Debt Levels for Undergraduates
This chart reports both the distribution of student debt levels among all bachelor’s degree recipients and the distribution when only those who borrowed are included. Ten percent of bachelor’s degree recipients graduated with $39,300 or more in education debt, and a quarter graduated with at least $24,600. Among the two-thirds with debt, 25 percent borrowed $30,500 or more. While debt levels are lower for associate degree and certificate
earners, their expected earnings are also much lower, so it is reasonable to define high debt separately for each group. The 10 percent of associate degree recipients who graduated with over $20,400 in debt may be at least as vulnerable as the bachelor’s degree recipients with twice as much debt.

“Returning bankruptcy and other standard consumer protections will at least force the Department [of Education] to have some skin in the game so that they may actually take their oversight role seriously,” he said. 

In response to the growth of enrollment, debt load and default rates at for-profit schools, the Obama administration is negotiating with the higher education community to develop a set of proposals that strengthen the integrity of the federal student aid programs.

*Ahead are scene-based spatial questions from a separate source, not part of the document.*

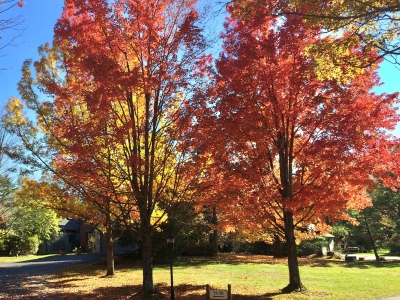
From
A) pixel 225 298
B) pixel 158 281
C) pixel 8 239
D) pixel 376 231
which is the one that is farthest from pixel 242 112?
pixel 8 239

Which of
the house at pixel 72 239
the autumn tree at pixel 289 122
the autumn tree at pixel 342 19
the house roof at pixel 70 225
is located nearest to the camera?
the autumn tree at pixel 342 19

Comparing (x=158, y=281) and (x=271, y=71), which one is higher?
(x=271, y=71)

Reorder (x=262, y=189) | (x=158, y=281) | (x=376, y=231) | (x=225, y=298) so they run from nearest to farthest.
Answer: (x=225, y=298) < (x=262, y=189) < (x=158, y=281) < (x=376, y=231)

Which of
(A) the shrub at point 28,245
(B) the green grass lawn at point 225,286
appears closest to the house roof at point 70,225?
(A) the shrub at point 28,245

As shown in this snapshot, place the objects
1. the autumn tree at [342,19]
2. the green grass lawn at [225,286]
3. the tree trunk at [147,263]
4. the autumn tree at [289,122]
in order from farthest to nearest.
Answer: the green grass lawn at [225,286] → the tree trunk at [147,263] → the autumn tree at [289,122] → the autumn tree at [342,19]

Some of the administration’s proposed regulations are aimed at protecting students from misleading
and overly aggressive recruiting practices, providing consumers with better information about the effectiveness of career college programs and ensuring that only eligible students and programs receive aid. 

One of the most significant proposals requires for-profit institutions to better prepare students for “gainful employment” or risk losing access to federal student aid. Colleges would have to have a repayment rate of at least 45 percent to continue to be eligible for student aid programs. Federal standards also would include new formulas to measure debt-income levels to make sure that graduates are not taking on too much debt.

“Gainful employment is actually a pretty well designed feedback and control mechanism,” said Collinge. “But as long as standard consumer protections are absent from student loans, causing the Department of Education to profit from defaulted loans, neither this nor any other rule attempting to hold the colleges accountable will have any effect.”

As part of his latest call to action, Collinge has written a book, The Student Loan Scam, which covers the history of student loans and the rise of Sallie Mae and other powerful student loan companies. He continues to press the case for regulation and believes that the time for reform
is long overdue.

“This problem is simply too menacing and damaging to the public interest to go unattended,” he said, adding that student loan debt now surpasses credit card debt in the U.S.

One step toward change was taken last year when President Obama signed the Health Care and Education Reconciliation Act, which contained provisions allowing students to borrow money directly from the government instead of going through private banks for government guaranteed loans. But while that might help make the process go more smoothly, it did
not change the fee or penalties associated with the loans.

Sandy Baum, part of a team of researchers, policy experts and higher education officials examining student aid policies, says the current system is neither transparent nor predictable, especially for students from lowincome backgrounds who often have no family resources for college. “Student loans can contribute significantly to providing educational opportunities,” said Baum. “However, it is vital that we educate students and parents about loans. We also need to design policies to protect students as much as possible from unmanageable debt.”